When I was a young reporter on the city desk of the Miami Herald, I dreamed of catching an assignment that would send me racing to the airport and jumping on a plane. To my surprise, the adventure arrived in the form of an obituary.
I was working late when the night editor hollered at me from across the newsroom. A bulletin had come over the wire announcing the cancer death of a former judge on the Florida Supreme Court. Eager as I was to chase the story, I had to ask why, exactly, we were so hot for the details of an old judge’s demise.
Turned out the judge was a federal fugitive, wanted by U.S. marshals and the FBI, unseen and unheard from for several years after skipping bail on charges of smuggling thousands of pounds of pot.
It’s like that in Florida, where the ordinary has a tendency to go extraordinarily wrong. A writer once suggested that North America had been picked up and shaken hard and all the loose bits fell into the peninsula. If I tell you about a guy being arrested after throwing a severed head at a cop, you’re going to guess it happened in Florida. Same when a guy breaks into a restaurant, strips naked and starts playing bongo drums.
Normally (a strange word to use when the topic is Florida), this would all be good fun, provided yours is not the head that gets severed. But it appears that royally messing up U.S. elections has become a Florida pastime, and the Sunshine State has finally gone too far. We’re trying to save democracy, Florida. Please stop screwing around.
You might recall there was an election on Nov. 6. Five days later, officials in heavily Democratic Broward County were still counting ballots. Five days. Where did all these votes come from? County elections supervisor Brenda Snipes wasn’t saying exactly. With roughly 715,000 votes eventually tallied in Broward, turnout was heavy for a nonpresidential year — but light compared with two years ago.
Though bungled elections are about as plentiful as sunburns in Florida, you can’t be surprised that Republicans, narrowly ahead in races for the governor’s office and the Senate, are mighty suspicious as their margins erode in the murky waters of the state’s most Democratic county. From the outside, incompetence and cheating aren’t always easy to distinguish from each other.
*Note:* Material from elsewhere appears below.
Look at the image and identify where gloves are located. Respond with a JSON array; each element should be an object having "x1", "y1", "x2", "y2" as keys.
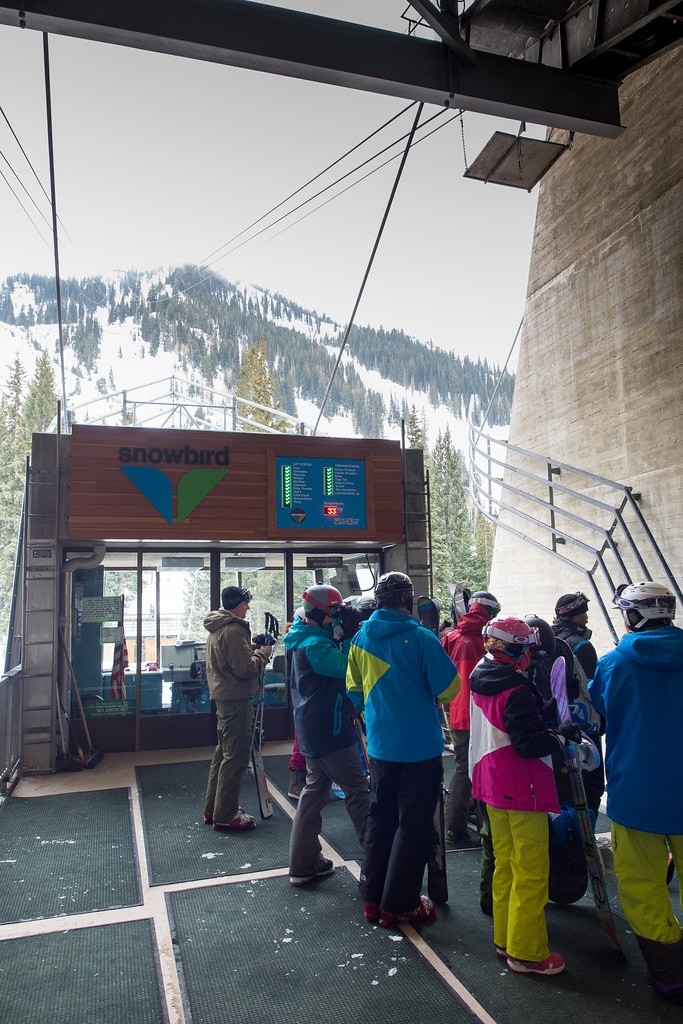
[
  {"x1": 542, "y1": 698, "x2": 557, "y2": 721},
  {"x1": 549, "y1": 719, "x2": 582, "y2": 750}
]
As a result, the door was open for Palm Beach clubman Donald J. Trump, in his role as the nation’s provocateur in chief, to tweet accusations of rampant fraud, backed up by the usual zero evidence.
Fortunately, there is adult leadership at the top levels of state government. Just kidding! Florida Gov. Rick Scott (R) added his own unsubstantiated allegations of fraud and spent the week complaining that the Florida Department of Law Enforcement would not open an investigation, even though he could order one, but didn’t. It goes almost without saying that Scott is not only the state’s chief executive; he’s also a candidate with a stake in the mayhem, clinging to an edge over incumbent Sen. Bill Nelson (D).
Those with long, and painful, memories: See if anything here rings a bell. A ballot appears to have been poorly designed, causing thousands of voters to mess up. Machines may or may not have malfunctioned. Legions of lawyers have descended on the state, with Republicans preaching the sanctity of initial returns while Democrats scramble desperately to find and count more votes. Lawsuits are flying like gnats.
It’s as if nothing was learned from Florida’s epic botch of 2000, when the presidency hung in the balance for 36 excruciating days, and the U.S. Supreme Court lost the confidence of half the country, all thanks to a baffling “butterfly ballot” dreamed up in Palm Beach County. We’re still living the hangover from that debacle.
But there’s one important difference this time. In 2000, the pre-recount margin between George W. Bush and Al Gore was 537 votes out of nearly 6 million cast. That’s roughly 1 vote in every 10,000. This year’s big races are not nearly as close. More than 12,000 votes separate the Senate candidates, while the gap is some 33,000 in the governor’s race. Though Florida law requires a machine recount — and possibly an expensive, time-consuming hand count — the outcomes are unlikely to change.
So let’s take a deep breath and let Florida fumble through. A state that can rally from a natural disaster such as Hurricane Michael will surely survive its latest human-made crisis — and America will survive, too.
But when this is over, though: Please, Florida, please. Invest in reliable voting machines. Appoint competent election officials. Ask around for tips on ballot design. Elections in America are tough enough these days. I’m not sure how much more of your craziness we can take.